Price brings in another good performance here but it is different from the first film. In the first one Phibes hardly spoke. Price’s performance is very much like that of a silent film star. Here Phibes speaks throughout the film. It is still a silent film-esque performance as Phibes doesn’t open his mouth however the mystique of the character is taken away. However I think I can understand why the writers did this and it isn’t necessarily a bad thing.

Much like the first film the performances are solid, the story is creative, the kills are unique, the writing is sharp, it moves at a good pace and the musical score is fantastic. It’s not as strong a film as the first one but there is still a lot to enjoy here. If you enjoyed the first Dr. Phibes movie I would recommend giving this one a watch. If you did not enjoy the first one then you are better off skipping this one.

-Ryan

HIDDEN HORROR – Vampyr

Very seldom in a film does the setting play an actual character in the story. Christopher Nolan’s Batman trilogy had Gotham play the series’ lead protagonist and Kubrick’s The Shining had it’s actors somewhat overlooked in comparison to the character study given to us in the perspective of a haunted winter getaway. Carl S. Dreyer’s Vampyr is yet another addition to this list of examples. A 1930’s expressionist horror flick that syphons its prowess from its extraordinary use of surrealist lighting and set pieces that make many an audience question the fabric of normality.

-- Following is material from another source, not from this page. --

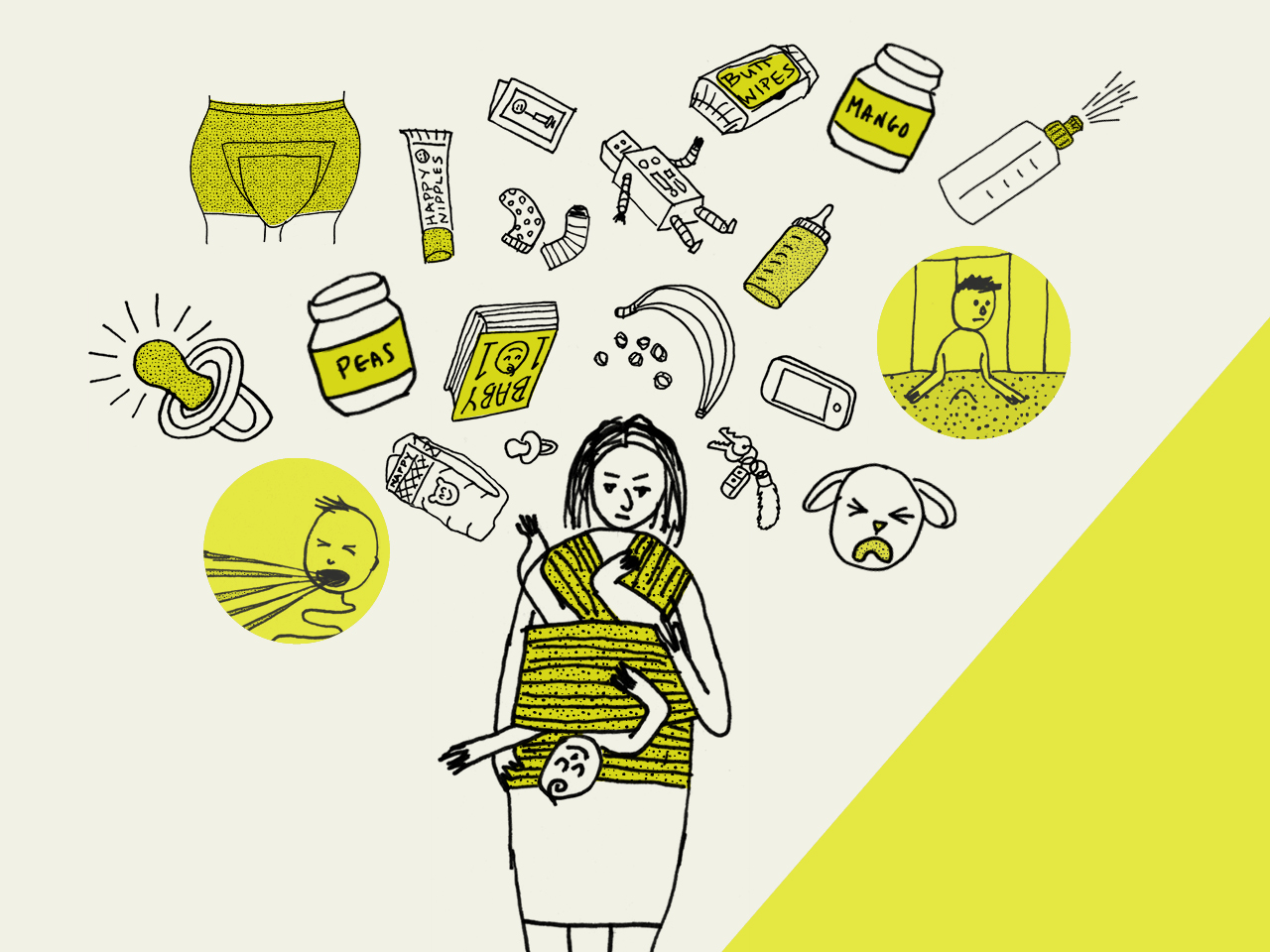 You bought all the books. You went to the prenatal classes. You listened to a whole lot of advice. All those Facebook friends posting pics of their adorable babies make it look so easy, right?   Read full article here    Co-produced with Ariel Brewster Art direction: me Illustrations: Anthony Swaneveld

This slow but driving narrative does a bang up job at making you feel isolated and just as lost as the film’s main character is. You’re able to relive your first couple hours of kindergarden again, but it takes place in a world where your own shadow is self aware, anyone holding a dangerous piece of gardening equipment is silhouetted and a menacing blank stare is the new shit eating grin. If you’re a fan of more modern day surrealists such as Guy Maddin or Shinya Tsukamoto then you’ll have a great time eloping with this one. The seminal version of this film can be found on the Criterion Collection(#437).